* [Compito da svolgere]:
Prosegui il brano sulla negazione del sintomo e sull'angoscia, cominciando subito dopo la sua ultima frase.

* [Brano di testo]:
Tali soggetti negano il fatto stesso di soffrirne, refutano che il controllo dell’alimentazione, che la privazione di cibo o l’aumento di peso o l’assunzione di troppo alcol o sia vera. E’ l’altro che si angoscia, è la moglie, il marito, il padre, la madre che si preoccupano, che vegliano, che corrono a cercare delle soluzioni. Il soggetto è saldo nella sua posizione.
Come parlare allora a chi mettendo a repentaglio la propria esistenza non mostra alcuna considerazione per l’angoscia profonda che suscita nell’altro?
Ricevendo pazienti affetti da tali patologie da quasi 25 anni sia in istituzione che in liberale posso riferire cosa mi hanno insegnato.
Ebbene la sola risposta possibile, è essere all’appuntamento. Con cosa? Con l’angoscia quando si riaffaccia nel soggetto, quando è di nuovo presente e non più espulsa al di fuori. Un’angoscia di ritorno che rende la soluzione sintomatica una posizione non più sostenibile.
Lo vediamo quando i più accesi sostenitori delle tesi più dure antivax si ammalano, o qualcuno del loro entourage ne è colpito: d’un tratto, tutta la virulenza mostrata in precedenza diventa fervore nel campo opposto, arrivando a scagliarsi contro la lentezza del sistema di vaccinazioni.

* [Dati forniti]:
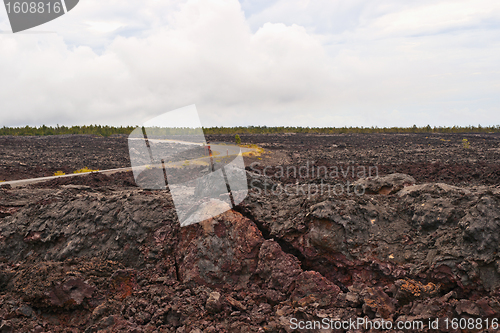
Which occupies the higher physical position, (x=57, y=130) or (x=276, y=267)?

--

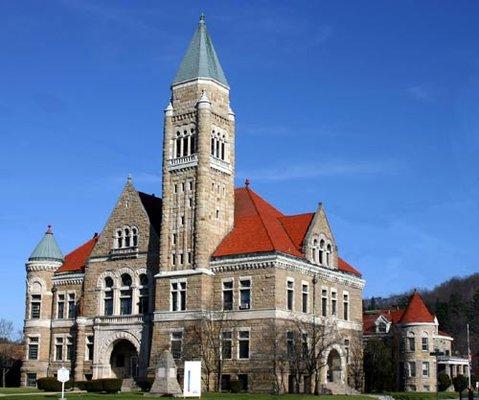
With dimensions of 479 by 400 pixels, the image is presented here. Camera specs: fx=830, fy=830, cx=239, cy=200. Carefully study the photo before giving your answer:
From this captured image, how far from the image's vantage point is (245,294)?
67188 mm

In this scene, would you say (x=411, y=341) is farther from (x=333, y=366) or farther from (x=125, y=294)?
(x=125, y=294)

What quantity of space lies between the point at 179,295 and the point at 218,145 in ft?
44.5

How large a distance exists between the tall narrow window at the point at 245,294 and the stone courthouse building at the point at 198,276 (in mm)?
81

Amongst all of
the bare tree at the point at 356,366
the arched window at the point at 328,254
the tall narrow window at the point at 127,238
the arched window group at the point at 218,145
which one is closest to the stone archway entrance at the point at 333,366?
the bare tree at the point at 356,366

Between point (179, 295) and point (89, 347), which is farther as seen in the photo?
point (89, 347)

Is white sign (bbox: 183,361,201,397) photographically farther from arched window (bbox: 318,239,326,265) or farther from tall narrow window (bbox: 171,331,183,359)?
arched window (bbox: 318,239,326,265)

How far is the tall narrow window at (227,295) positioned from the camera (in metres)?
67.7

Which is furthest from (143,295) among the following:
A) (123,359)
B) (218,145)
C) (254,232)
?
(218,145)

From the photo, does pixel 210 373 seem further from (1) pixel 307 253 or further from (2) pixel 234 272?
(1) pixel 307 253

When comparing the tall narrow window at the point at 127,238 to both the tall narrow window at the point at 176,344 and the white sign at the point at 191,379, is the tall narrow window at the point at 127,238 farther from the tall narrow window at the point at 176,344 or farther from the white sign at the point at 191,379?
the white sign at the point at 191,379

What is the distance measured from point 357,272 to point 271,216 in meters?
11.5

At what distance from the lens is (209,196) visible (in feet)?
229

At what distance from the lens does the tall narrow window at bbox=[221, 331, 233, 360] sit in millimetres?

* * *

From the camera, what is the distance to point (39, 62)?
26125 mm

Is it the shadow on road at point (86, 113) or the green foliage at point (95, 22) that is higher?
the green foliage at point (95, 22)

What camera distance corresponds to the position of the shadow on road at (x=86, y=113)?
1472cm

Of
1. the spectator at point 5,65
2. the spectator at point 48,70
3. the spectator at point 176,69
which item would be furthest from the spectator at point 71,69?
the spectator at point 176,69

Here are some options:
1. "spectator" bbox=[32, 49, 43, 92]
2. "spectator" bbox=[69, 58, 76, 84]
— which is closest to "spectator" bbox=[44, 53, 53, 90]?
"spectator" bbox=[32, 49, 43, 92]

* [Risultato del compito]:
Quando la scienza è al suo zenith, scrive Lacan, è la religione che trionfa.
Affermazione sorprendente, ma non troppo se pensiamo che in entrambi i casi si scommette che il mondo, tutto ciò che ci circonda, non è governato dal caso: per la scienza, da leggi naturali e per la religione, da un disegno divino.
Ma a fronte di un ordine scientifico neutro e senza “anima”, la religione offre amore, armonia e un fine.
Sta a noi offrire, laddove possibile, un’altra risposta, un altro a cui indirizzarsi da cui più che una risposta, possa sorgere un posto in cui un soggetto possa sostenersi.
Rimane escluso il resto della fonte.